### WORK INSTRUCTIONS
Retype the passage below on QFS file system performance word for word, from its first sentence to its last.

Those of you who manage and administer production systems on which QFS is implemented must also understand QFS performance. You will be providing the information the architect needs to produce a solution. That solution will be only as good as the information on which it is based.  You may be handling the system shakedown, and will need to understand the results. You will be monitoring the system for problems after it goes into production, so you will need to know how the QFS file system should work so you can tell if it isn’t performing optimally. You will be managing changes in the use of the system including the creation of new file systems. If you do not understand the QFS file system and what affects its performance, you cannot do these tasks well.

 

Understanding the performance of any file system requires:1)  Knowledge of the file system metadata and of the read/write characteristics of the file system 2) Knowledge of the intended uses of the file system 3) Understanding how the file system  characteristics interact with the intended use of the file system.  In this paper, we will look at the file system metadata and the most basic read/write characteristics of the file system. In the QFS paper, we will look at more complex issues of performance tuning.

### GIVEN INFORMATION
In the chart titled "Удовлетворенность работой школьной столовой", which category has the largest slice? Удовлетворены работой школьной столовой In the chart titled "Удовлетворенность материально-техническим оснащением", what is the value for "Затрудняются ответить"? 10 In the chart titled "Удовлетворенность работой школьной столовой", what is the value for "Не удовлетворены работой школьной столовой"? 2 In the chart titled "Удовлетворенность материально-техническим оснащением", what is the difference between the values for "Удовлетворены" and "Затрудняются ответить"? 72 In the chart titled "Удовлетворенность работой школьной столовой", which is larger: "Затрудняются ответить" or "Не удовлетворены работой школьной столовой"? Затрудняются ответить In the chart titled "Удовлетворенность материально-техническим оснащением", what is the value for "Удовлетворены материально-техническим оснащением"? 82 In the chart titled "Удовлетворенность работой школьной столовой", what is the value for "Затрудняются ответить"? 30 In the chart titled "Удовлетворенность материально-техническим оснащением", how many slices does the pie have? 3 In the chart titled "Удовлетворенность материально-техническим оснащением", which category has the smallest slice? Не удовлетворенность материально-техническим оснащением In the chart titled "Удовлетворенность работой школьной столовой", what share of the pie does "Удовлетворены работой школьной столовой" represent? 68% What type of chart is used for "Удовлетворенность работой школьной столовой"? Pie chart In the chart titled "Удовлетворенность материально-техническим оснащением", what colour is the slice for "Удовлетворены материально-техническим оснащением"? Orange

### PROBLEM SOLUTION
Those of you who manage and administer production systems on which QFS is implemented must also understand QFS performance. You will be providing the information the architect needs to produce a solution. That solution will be only as good as the information on which it is based.  You may be handling the system shakedown, and will need to understand the results. You will be monitoring the system for problems after it goes into production, so you will need to know how the QFS file system should work so you can tell if it isn’t performing optimally. You will be managing changes in the use of the system including the creation of new file systems. If you do not understand the QFS file system and what affects its performance, you cannot do these tasks well.

 

Understanding the performance of any file system requires:1)  Knowledge of the file system metadata and of the read/write characteristics of the file system 2) Knowledge of the intended uses of the file system 3) Understanding how the file system  characteristics interact with the intended use of the file system.  In this paper, we will look at the file system metadata and the most basic read/write characteristics of the file system. In the QFS paper, we will look at more complex issues of performance tuning.